▶ Bloco de texto
========================================

Esta progressão tão rápida e devastadora de imbecis não seria
possível sem o contributo activo de um jornalismo cada vez mais
dependente, medíocre e tendencioso, impregnado por uma “cultura do
narcisismo”, que é a marca das sociedades contemporâneas. É olhar para a
TV e vê-los a toda hora em todos os canais, a falar sobre tudo e mais
alguma coisa – sejam eles (ou elas) políticos, jornalistas,
comentadores, apresentadores, aprendizes de feiticeiro, peritos disto e
daquilo, cozinheiros e outros bichos mais.
Amanhã ou depois, já ninguém se lembrará do que eles disseram – se
calhar, nem eles próprios! –, mas falam, falam, falam, à vontade ou
titubeantes, agressivos ou deprimidos, insolentes ou manhosos,
didácticos ou joviais, de perna traçada ou cotovelos na mesa, a cruzar
os dedos ou a agitar as mãos sem parar, de pálpebras semicerradas ou
sobrolhos carregados. Uns a julgar-se espirituosos, outros com
desconforto, outros ainda tentando mostrar competência, quase todos
enfáticos, prolixos e enfatuados, procurando “descer” até às massas
ignaras, para as fascinar e persuadir com palavras fúteis, ou exaltar
com gritinhos histéricos, ou ludibriar com promessas vãs, apelando ao
lado mais irracional das multidões. Mas estas, quando se enfurecem, são
tão destrutivas como aqueles micróbios que activam a dissolução dos
corpos debilitados e dos cadáveres.

========================================

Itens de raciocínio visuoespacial
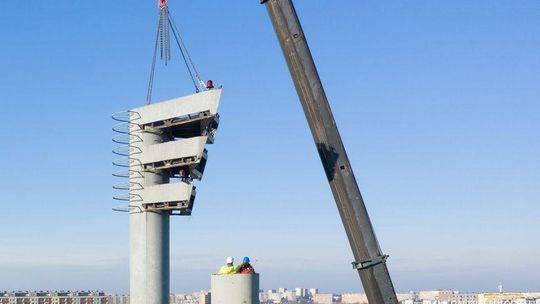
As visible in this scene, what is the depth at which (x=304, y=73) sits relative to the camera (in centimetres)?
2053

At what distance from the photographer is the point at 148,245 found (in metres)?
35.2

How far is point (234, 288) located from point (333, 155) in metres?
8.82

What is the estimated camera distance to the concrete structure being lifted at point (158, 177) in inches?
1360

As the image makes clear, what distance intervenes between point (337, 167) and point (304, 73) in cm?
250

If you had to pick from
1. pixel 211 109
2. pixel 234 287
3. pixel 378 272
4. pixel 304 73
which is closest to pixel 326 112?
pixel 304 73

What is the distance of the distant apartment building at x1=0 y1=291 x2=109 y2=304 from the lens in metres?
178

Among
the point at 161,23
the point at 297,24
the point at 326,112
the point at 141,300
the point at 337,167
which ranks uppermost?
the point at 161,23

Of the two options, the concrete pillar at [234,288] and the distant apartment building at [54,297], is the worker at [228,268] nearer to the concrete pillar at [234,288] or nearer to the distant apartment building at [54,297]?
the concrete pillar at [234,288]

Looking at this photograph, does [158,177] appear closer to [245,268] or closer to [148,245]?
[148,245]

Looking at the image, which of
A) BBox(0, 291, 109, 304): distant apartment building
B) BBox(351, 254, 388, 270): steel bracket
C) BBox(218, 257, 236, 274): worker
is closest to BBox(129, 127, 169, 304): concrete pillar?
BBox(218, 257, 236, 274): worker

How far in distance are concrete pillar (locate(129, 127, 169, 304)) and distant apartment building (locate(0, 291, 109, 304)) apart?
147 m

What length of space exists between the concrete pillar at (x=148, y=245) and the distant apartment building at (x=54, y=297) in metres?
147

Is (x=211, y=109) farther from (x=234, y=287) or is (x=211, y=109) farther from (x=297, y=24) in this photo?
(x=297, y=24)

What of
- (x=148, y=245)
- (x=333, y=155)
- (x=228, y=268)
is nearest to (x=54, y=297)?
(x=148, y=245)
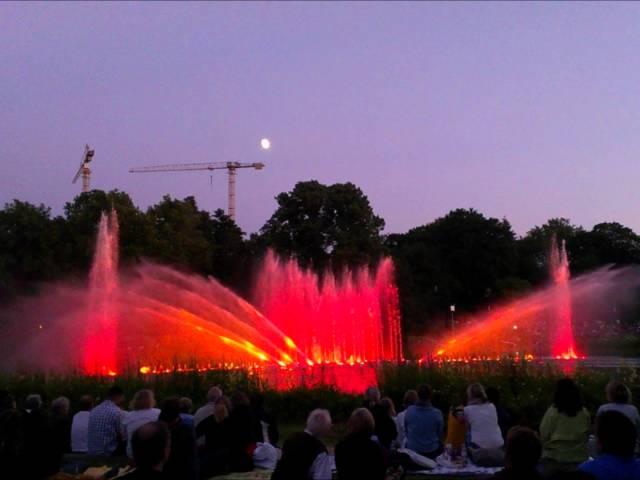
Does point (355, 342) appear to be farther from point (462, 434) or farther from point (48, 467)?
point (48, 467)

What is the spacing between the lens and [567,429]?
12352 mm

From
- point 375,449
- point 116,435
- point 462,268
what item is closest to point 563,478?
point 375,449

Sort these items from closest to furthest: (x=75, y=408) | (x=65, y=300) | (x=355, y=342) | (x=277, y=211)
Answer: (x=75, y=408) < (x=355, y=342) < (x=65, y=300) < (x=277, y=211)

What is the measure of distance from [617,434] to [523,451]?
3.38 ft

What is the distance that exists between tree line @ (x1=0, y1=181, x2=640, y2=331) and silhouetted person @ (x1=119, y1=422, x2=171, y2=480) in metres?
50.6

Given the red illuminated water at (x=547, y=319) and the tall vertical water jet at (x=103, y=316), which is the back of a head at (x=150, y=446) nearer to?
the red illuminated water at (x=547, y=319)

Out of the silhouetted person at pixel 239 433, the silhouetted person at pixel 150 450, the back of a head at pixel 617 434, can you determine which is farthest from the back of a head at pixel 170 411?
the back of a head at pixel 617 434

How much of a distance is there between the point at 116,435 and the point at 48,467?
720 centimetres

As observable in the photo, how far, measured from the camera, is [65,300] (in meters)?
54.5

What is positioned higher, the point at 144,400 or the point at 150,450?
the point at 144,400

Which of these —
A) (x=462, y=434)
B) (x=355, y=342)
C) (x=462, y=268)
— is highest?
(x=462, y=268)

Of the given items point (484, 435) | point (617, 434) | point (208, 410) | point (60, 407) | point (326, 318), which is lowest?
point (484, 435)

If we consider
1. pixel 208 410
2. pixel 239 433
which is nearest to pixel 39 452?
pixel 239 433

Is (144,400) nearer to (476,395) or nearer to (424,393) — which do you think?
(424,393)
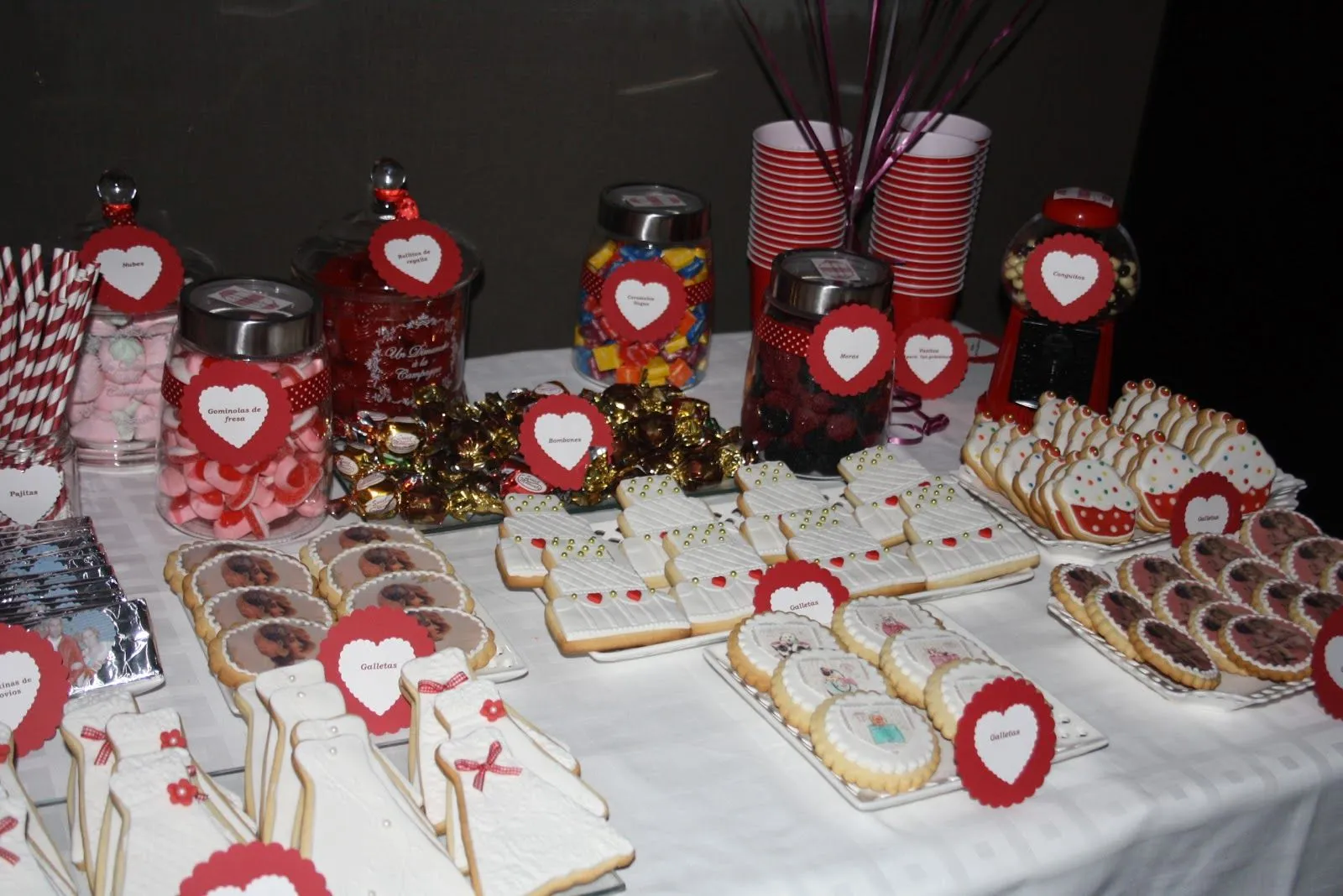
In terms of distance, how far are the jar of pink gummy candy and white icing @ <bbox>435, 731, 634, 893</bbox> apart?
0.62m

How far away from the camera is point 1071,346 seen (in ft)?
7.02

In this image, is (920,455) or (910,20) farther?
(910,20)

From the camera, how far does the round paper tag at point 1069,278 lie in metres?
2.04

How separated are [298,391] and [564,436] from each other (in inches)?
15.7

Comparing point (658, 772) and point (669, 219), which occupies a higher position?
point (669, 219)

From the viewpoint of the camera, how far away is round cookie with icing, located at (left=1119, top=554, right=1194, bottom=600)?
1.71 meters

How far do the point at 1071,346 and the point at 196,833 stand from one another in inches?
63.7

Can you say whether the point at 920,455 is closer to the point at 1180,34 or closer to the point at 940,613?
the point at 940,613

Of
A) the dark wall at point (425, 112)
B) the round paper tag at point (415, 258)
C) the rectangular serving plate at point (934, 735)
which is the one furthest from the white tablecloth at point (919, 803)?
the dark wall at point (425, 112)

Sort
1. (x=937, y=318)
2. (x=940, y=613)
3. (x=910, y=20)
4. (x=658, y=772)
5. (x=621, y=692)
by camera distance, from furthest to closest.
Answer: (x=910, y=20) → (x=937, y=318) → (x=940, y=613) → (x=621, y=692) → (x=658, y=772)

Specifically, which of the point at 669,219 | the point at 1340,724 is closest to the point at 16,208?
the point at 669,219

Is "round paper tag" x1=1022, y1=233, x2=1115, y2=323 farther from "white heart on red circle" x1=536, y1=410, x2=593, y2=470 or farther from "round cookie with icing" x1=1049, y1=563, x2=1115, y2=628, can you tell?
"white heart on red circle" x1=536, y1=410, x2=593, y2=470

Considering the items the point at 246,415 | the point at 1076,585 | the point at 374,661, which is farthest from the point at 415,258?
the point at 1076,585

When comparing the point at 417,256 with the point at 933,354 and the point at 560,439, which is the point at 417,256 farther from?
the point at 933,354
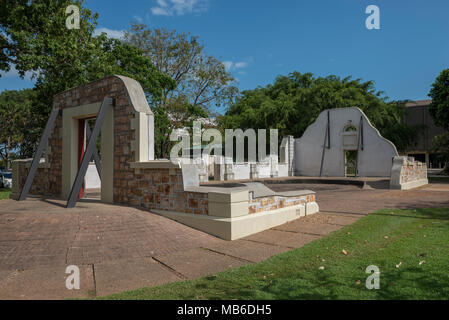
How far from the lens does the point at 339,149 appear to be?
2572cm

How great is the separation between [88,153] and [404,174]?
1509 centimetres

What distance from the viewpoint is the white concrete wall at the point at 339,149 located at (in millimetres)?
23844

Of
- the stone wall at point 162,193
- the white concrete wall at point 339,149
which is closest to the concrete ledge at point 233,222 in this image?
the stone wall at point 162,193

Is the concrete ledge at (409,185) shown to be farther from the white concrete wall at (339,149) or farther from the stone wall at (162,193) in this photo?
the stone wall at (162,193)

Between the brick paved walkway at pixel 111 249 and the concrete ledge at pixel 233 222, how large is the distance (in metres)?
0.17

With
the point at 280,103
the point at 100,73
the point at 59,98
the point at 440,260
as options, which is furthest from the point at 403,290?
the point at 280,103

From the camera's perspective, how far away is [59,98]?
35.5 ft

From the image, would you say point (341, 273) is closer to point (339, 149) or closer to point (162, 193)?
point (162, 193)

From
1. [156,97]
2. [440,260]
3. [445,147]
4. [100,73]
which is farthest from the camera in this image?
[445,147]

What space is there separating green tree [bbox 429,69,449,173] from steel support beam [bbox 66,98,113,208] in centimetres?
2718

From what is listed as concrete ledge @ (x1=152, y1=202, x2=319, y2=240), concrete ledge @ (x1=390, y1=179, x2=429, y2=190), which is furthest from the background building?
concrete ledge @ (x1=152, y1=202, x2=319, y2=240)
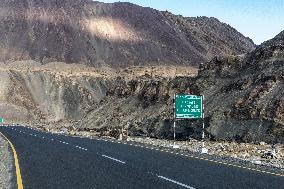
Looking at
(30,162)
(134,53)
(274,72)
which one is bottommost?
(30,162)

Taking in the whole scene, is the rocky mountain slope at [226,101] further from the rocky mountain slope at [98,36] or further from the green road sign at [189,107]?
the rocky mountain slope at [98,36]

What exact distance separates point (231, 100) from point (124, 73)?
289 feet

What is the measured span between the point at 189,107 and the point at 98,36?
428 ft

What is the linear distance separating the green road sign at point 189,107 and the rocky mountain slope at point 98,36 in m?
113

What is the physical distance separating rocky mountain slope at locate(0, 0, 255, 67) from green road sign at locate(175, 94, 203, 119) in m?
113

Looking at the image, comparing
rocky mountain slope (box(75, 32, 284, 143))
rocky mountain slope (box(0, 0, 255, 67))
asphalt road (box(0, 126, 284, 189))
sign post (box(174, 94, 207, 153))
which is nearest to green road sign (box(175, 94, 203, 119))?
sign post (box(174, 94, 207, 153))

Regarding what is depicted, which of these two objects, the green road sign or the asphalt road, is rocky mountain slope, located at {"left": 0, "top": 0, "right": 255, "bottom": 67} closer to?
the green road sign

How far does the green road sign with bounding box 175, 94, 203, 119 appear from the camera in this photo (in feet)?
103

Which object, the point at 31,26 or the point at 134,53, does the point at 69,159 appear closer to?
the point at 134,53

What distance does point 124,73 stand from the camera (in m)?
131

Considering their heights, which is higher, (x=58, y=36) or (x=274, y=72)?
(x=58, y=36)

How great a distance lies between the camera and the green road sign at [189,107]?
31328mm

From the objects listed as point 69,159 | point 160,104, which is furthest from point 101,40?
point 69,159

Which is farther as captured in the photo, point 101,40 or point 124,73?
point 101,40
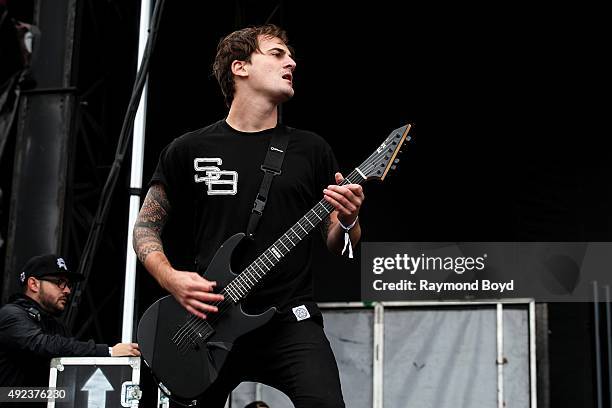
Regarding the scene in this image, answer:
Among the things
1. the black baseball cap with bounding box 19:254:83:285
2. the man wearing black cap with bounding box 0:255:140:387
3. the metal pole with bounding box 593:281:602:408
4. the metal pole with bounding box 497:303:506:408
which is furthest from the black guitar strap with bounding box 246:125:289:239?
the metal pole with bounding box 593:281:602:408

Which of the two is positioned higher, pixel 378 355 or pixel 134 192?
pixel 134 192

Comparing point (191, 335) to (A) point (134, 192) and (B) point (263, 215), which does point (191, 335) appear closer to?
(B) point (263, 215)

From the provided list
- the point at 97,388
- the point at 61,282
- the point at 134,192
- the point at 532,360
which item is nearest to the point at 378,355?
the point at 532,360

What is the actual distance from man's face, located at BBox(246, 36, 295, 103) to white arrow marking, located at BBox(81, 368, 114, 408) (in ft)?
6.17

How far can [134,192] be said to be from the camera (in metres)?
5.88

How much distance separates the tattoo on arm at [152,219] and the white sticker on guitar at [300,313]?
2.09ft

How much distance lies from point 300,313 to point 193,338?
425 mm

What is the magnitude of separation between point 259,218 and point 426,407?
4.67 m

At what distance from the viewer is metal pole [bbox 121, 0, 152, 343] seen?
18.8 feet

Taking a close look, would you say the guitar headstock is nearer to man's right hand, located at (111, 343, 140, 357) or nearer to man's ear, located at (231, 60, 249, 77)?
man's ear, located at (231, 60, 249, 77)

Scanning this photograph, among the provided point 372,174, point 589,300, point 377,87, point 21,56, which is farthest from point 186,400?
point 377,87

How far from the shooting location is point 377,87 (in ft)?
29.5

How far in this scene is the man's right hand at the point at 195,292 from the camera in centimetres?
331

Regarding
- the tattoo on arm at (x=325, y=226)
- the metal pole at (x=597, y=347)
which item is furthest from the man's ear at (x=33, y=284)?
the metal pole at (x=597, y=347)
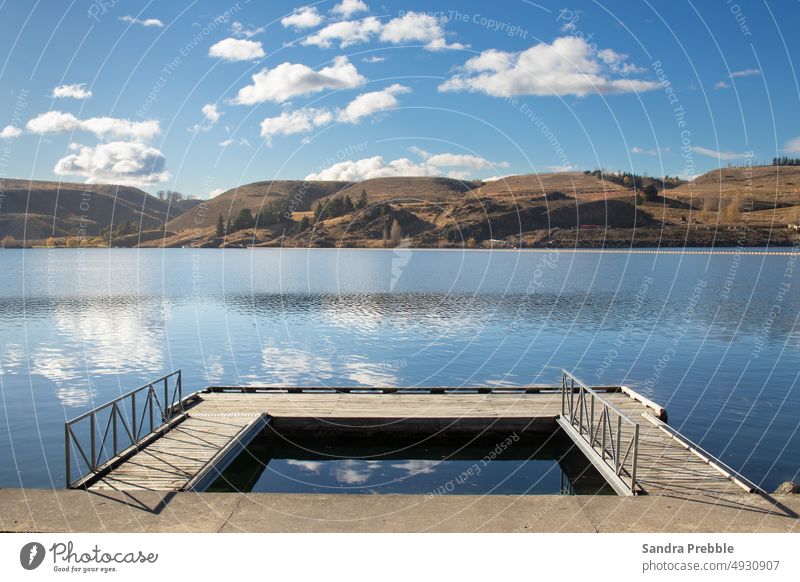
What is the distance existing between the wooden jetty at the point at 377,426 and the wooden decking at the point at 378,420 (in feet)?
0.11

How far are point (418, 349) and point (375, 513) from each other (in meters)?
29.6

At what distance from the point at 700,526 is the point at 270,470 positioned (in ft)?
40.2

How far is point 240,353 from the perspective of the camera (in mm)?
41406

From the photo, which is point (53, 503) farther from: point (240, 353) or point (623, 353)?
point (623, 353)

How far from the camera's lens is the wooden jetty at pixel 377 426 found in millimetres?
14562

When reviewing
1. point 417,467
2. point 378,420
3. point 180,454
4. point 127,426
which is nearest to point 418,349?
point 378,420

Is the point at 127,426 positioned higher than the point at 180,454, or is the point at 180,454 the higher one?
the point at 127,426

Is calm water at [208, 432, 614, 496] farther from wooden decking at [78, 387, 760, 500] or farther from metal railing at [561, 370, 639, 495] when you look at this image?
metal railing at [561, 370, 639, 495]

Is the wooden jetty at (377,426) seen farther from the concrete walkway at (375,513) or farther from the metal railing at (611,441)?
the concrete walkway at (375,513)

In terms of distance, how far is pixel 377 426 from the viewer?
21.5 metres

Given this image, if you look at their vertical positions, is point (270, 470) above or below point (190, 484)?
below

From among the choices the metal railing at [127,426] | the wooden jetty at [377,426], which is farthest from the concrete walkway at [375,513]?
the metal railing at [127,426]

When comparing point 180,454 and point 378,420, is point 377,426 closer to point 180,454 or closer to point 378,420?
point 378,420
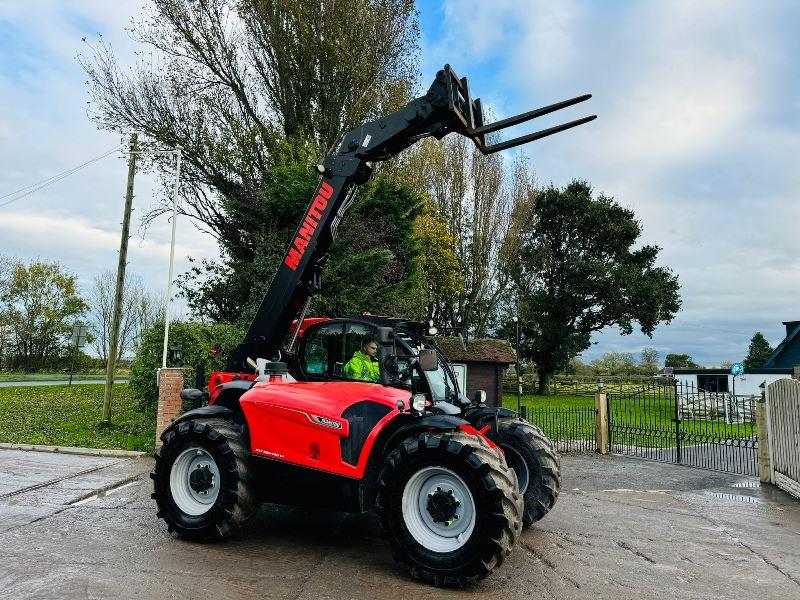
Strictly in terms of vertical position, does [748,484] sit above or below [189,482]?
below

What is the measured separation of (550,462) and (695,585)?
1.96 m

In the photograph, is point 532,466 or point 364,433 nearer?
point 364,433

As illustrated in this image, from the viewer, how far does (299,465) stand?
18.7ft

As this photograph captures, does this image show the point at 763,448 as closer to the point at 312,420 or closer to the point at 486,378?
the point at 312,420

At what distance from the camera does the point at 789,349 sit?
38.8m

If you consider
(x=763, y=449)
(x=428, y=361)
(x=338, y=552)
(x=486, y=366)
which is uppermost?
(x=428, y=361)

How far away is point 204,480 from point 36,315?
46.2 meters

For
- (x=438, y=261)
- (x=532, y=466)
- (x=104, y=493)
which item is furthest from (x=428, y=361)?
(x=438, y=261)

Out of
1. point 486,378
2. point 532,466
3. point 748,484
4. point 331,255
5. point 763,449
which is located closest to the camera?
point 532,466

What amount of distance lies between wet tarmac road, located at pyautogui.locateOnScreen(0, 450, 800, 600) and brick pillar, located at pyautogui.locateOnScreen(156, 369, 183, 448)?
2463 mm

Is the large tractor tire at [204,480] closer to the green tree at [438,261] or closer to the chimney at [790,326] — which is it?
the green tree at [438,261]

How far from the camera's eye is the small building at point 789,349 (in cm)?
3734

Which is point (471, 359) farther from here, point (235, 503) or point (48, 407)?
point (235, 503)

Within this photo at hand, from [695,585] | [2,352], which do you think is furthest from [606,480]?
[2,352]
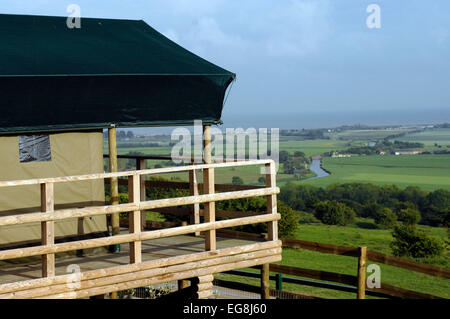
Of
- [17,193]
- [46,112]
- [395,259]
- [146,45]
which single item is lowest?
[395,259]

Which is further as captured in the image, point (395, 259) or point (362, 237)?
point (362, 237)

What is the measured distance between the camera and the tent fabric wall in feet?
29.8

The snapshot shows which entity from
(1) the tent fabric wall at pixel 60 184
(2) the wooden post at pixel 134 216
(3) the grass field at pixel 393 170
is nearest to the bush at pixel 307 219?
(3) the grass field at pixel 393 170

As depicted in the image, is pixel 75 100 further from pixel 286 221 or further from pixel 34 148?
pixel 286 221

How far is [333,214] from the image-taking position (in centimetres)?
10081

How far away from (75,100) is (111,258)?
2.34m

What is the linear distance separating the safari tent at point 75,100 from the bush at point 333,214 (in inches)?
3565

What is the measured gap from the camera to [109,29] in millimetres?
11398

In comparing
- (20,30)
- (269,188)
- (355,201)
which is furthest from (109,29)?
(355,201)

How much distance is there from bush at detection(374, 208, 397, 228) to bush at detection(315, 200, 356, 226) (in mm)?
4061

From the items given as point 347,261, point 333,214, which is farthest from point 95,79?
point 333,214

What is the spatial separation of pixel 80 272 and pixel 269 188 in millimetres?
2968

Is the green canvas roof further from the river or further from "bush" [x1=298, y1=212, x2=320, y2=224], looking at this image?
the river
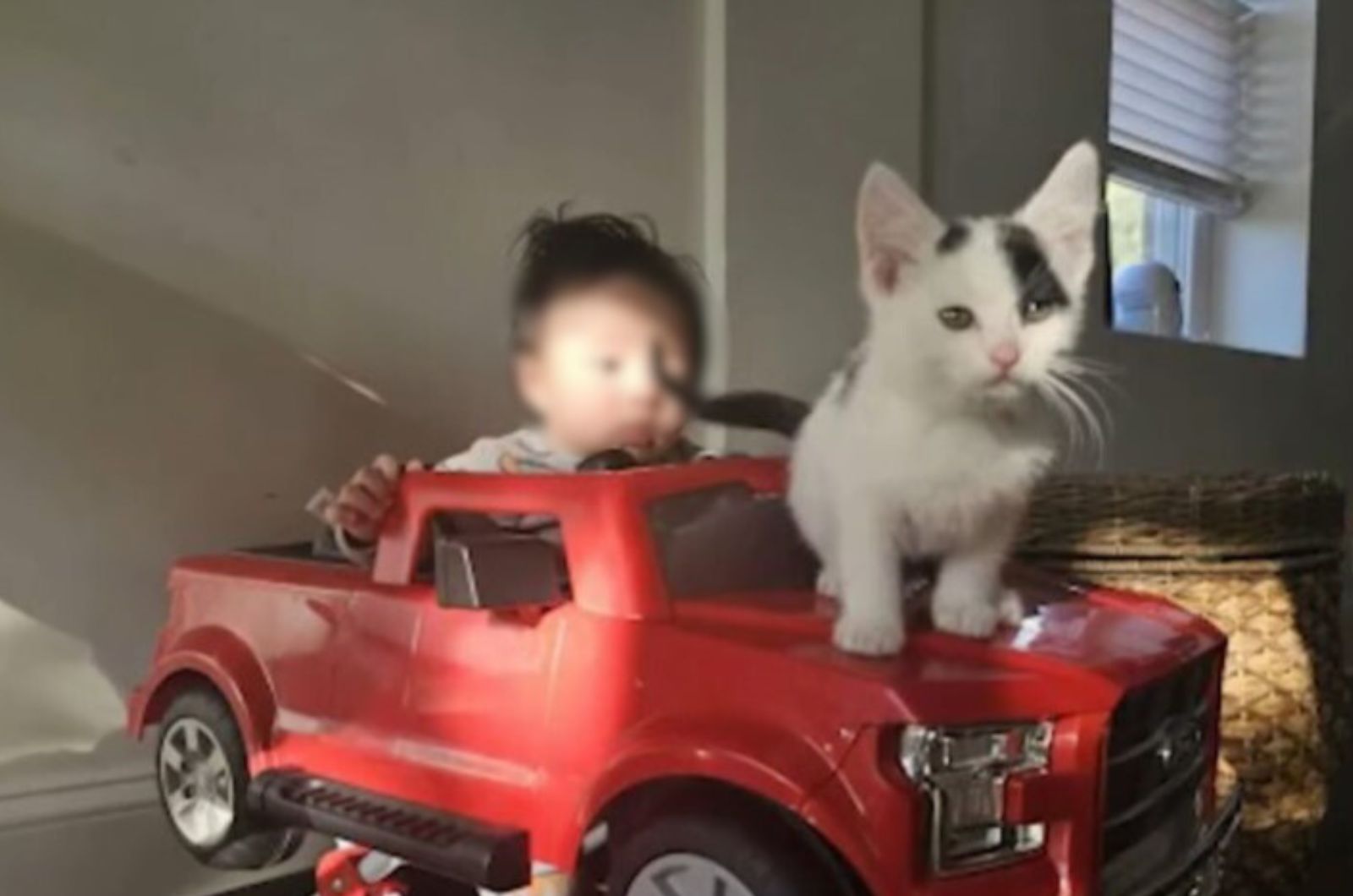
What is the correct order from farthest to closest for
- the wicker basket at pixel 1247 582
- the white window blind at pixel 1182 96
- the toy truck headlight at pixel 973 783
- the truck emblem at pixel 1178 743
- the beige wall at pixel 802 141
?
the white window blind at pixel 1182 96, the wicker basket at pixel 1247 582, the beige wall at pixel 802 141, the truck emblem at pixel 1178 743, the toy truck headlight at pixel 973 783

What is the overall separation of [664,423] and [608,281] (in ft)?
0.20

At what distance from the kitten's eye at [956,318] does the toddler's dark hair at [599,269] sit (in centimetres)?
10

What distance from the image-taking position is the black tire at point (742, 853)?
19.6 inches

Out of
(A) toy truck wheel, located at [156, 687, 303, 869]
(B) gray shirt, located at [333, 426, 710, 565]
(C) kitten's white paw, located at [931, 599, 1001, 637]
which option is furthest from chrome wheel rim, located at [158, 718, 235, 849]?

========================================

▶ Tarefas
1. Coloque numa lista JSON de strings, uma por linha e sem as linhas em branco, o trecho dos registos que começa na linha que contém "What is the correct" e termina na linha que contém "19.6 inches", ambas incluídas.
2. Dê seguimento ao texto sobre o jornalismo e os comentadores televisivos, começando logo após a última frase apresentada.

▶ Respostas dos exercícios
1.
[
  "What is the correct order from farthest to closest for",
  "- the wicker basket at pixel 1247 582",
  "- the white window blind at pixel 1182 96",
  "- the toy truck headlight at pixel 973 783",
  "- the truck emblem at pixel 1178 743",
  "- the beige wall at pixel 802 141",
  "?",
  "the white window blind at pixel 1182 96, the wicker basket at pixel 1247 582, the beige wall at pixel 802 141, the truck emblem at pixel 1178 743, the toy truck headlight at pixel 973 783",
  "What is the overall separation of [664,423] and [608,281] (in ft)?",
  "0.20",
  "At what distance from the kitten's eye at [956,318] does the toddler's dark hair at [599,269] sit (in centimetres)?",
  "10",
  "What distance from the image-taking position is the black tire at point (742, 853)?",
  "19.6 inches"
]

2.
Os imbecis enchem o mundo e são perigosos. Como a História, sobretudo
a do séc. xx, insiste em recordar. Todavia, esta é uma sociedade em que
a memória se esfuma num ápice e o prazer narcísico se insinua nos ecrãs
dos televisores e dos smartphones. Ambos proporcionam instantes de
glória efémera que os narcisistas almejam. Para os que não passam na TV,
uma selfie basta, com um artista da bola ou um Presidente da República,
para confortar o ego e crer que a salvação está ao alcance da mão. E,
entretanto, Trump, Putin, Kim Jong-Un, Maduro, Guaidó, Bolsonaro,
Duterte, Erdogan, Orbán, Kaczynski, May, Salvini e tantos outros ameaçam
um mundo sobrelotado de imbecis…
IN "i"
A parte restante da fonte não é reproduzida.